Implementation:Danijar Dreamerv3 Agent Init
| Knowledge Sources | |
|---|---|
| Domains | Reinforcement_Learning, Model_Based_RL, JAX |
| Last Updated | 2026-02-15 09:00 GMT |
Overview
Concrete tool for constructing a DreamerV3 world-model-based agent with RSSM, encoder/decoder, actor-critic, and optimizer provided by the dreamerv3 package.
Description
The Agent.__init__() method in dreamerv3/agent.py wires together all neural network modules: RSSM world model, CNN+MLP encoder/decoder, reward/continue prediction heads, policy and value heads with slow target network, percentile normalizers, and a custom optimizer.
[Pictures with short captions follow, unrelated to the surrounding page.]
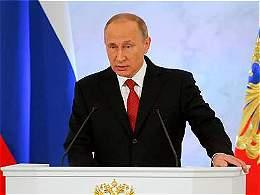 Putin ofrece a Trump una alianza contra el terrorismo internacional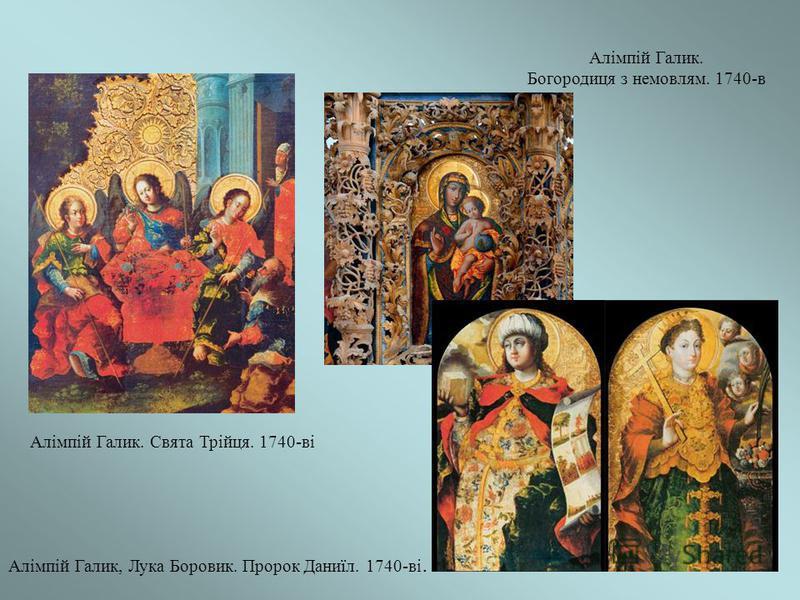 Алімпій Галик, Лука Боровик. Пророк Даниїл. 1740-ві. Алімпій Галик. Богородиця з немовлям. 1740-в Алімпій Галик. Свята Трійця. 1740-ві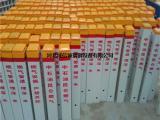 电力部门标志桩 光缆标识标志桩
The Agent class inherits from embodied.jax.Agent which adds JAX-specific lifecycle management (JIT compilation, parameter sharding, streaming).
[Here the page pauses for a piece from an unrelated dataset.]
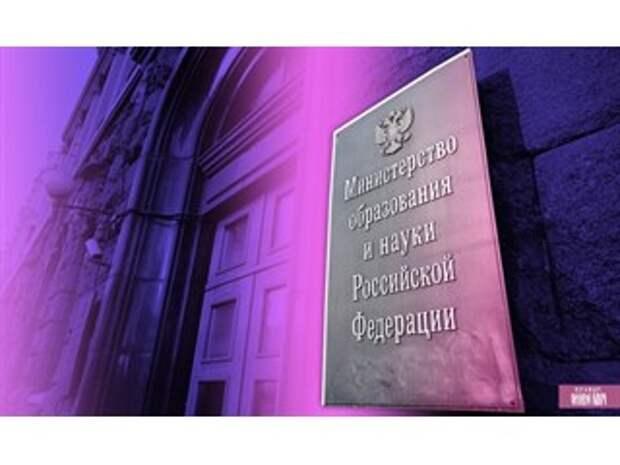 Кому Минпрос России отдал государственную власть над нашими детьми?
The factory function make_agent() in dreamerv3/main.py creates a temporary environment to extract obs_space and act_space, then instantiates the Agent with these spaces and the merged config.
Usage
Call make_agent(config) to create the agent. This is always done before checkpoint restoration or training loop entry.
Code Reference
Source Location
- Repository: dreamerv3
- File: dreamerv3/agent.py (Agent.__init__), dreamerv3/main.py (make_agent)
- Lines: dreamerv3/agent.py L24-83, dreamerv3/main.py L127-149
Signature
class Agent(embodied.jax.Agent):
def __init__(self, obs_space, act_space, config):
"""
Construct the DreamerV3 agent.
Args:
obs_space: dict[str, elements.Space] - Observation spaces
(images, vectors, reward, is_first, is_last, is_terminal).
act_space: dict[str, elements.Space] - Action spaces
(discrete or continuous per key).
config: elements.Config - Agent configuration including:
- config.enc: Encoder settings (typ, depth, mults, etc.)
- config.dyn: RSSM settings (deter=4096, stoch=32, classes=32)
- config.dec: Decoder settings
- config.rewhead, config.conhead: Reward/continue head settings
- config.policy: Policy head settings
- config.value: Value head settings
- config.slowvalue: Slow target EMA settings
- config.opt: Optimizer settings (lr, agc, eps, etc.)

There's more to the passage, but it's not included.